WASHINGTON, April 22, 2014-- The American Farm Bureau Federation (AFBF) today asked its members to resist a proposed rule from the Environmental Protection Agency (EPA) to define “waters of the U.S.”
Published Monday in the Federal Register, the “waters of the U.S.” proposed rule reflects the EPA’s latest interpretation of the 1972 Clean Water Act.
In a statement issued today, AFBF President Bob Stallman said rule could ultimately lead to the unlawful expansion of federal regulation to cover routine farming and ranching practices.
“This rule is an end run around congressional intent and rulings by the U.S. Supreme Court, alike,” AFBF President Bob Stallman said. “Congress and the courts have both said that the 50 states, not EPA, have power to decide how farming and other land uses should be restricted. It’s time to ditch this rule.”

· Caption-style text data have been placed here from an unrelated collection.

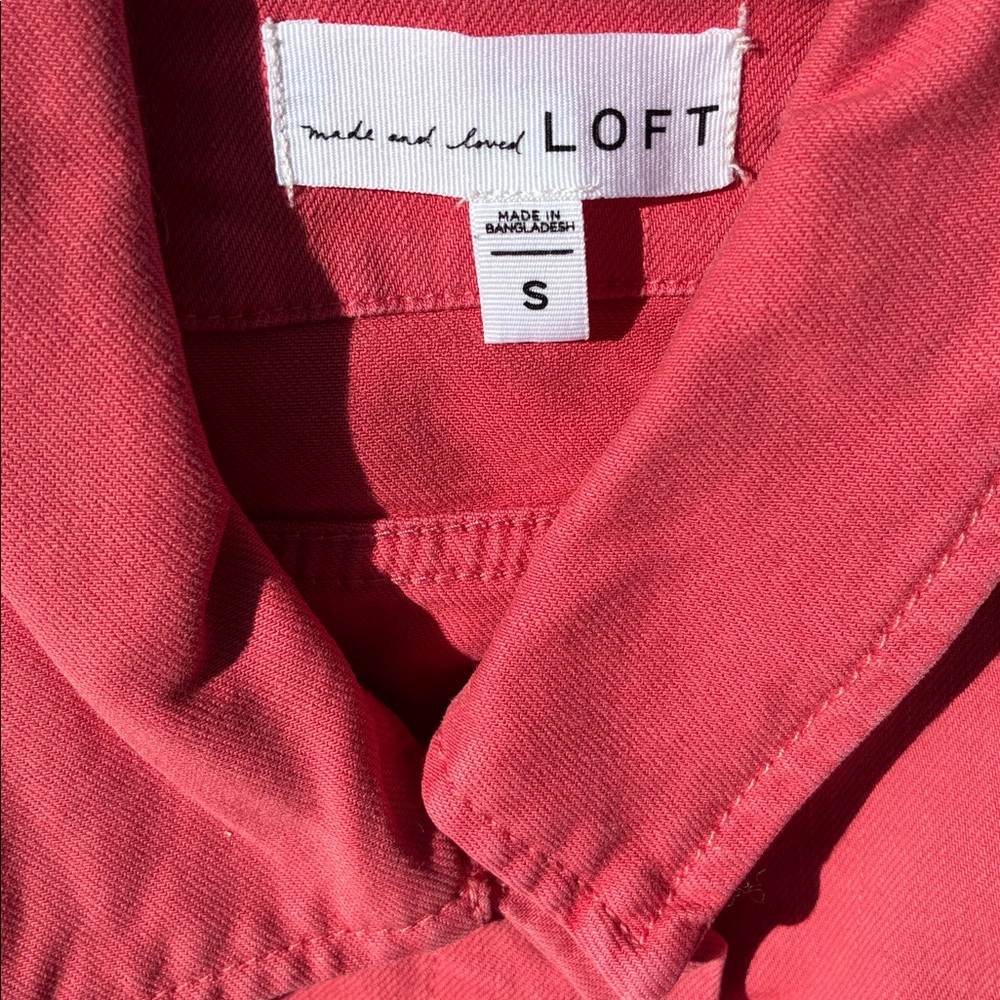 Coral Pink LOFT Denim Jacket -Small - Picture 2 of 7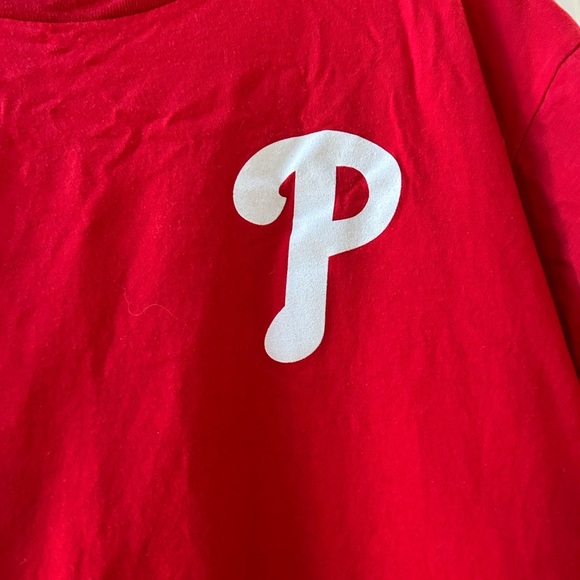 MLB Bryce Harper #3 Philadelphia Phillies red Crewneck T shirt. EUC. Soft.  XL - Picture 4 of 9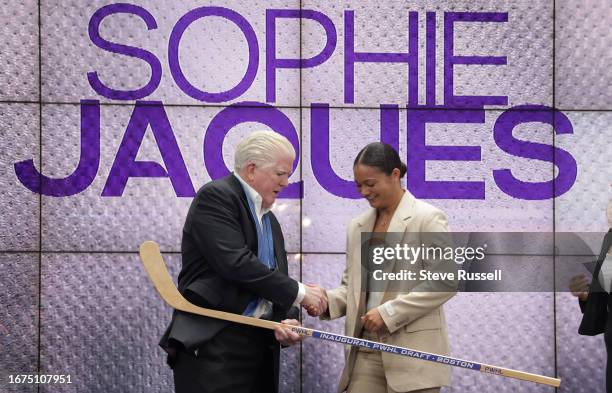 Brian Burke greets Boston's second round pick Sophie Jaques at the inaugural Professional Women's Hockey League Draft at CBC's headquarters in...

EPA Administrator Gina McCarthy has said current exemptions for CWA permits for “normal farming, ranching and agricultural practices” are kept intact within the proposal. “If a farmer was not legally required to have a permit before, this rule does not change that status,” she during a press conference last month.
She also said EPA worked “arm in arm” with USDA to form the definitions and the proposal “does not add to or expand the scope of waters protected under the CWA.”
Facets of the conservation and sportsmen communities support the EPA proposal. The Teddy Roosevelt Conservation Partnership (TRCP) Director of the Center for Water Resources Jimmy Hague said the rule is an opportunity for hunters and fishermen to demand that Clean Water Act protections be clarified and restored.
“That includes responding to the agencies’ request for input on the best ways to protect waters that aren’t categorically included in the rule, such as the Prairie Potholes, which provide nesting habitat to as much as 70 percent of all the ducks in North America,” Hague said.
However, AFBF said the rule would expand federal control over land features such as ditches and areas of agricultural land that are wet only during storms. “EPA categorically classifies most water features and even some dry land as ‘waters of the United States,’” AFBF noted.
According to the farm organization, ordinary field work, fence construction or planting could require a federal permit under the proposal. “The result will be a wave of new regulation or outright prohibitions on routine farming practices and other land uses,” AFBF said.
Stallman also said exemptions included in EPA’s proposal only apply to farming that has been ongoing since the 1970s, and it does not include exemptions for any farms that cover weed control or fertilizer use.
“The only thing that is clear and certain is that, under this rule, it will be more difficult for private landowners to farm and ranch, build homes or make changes to the land—even if the changes that landowners propose would benefit the environment,” Stallman said.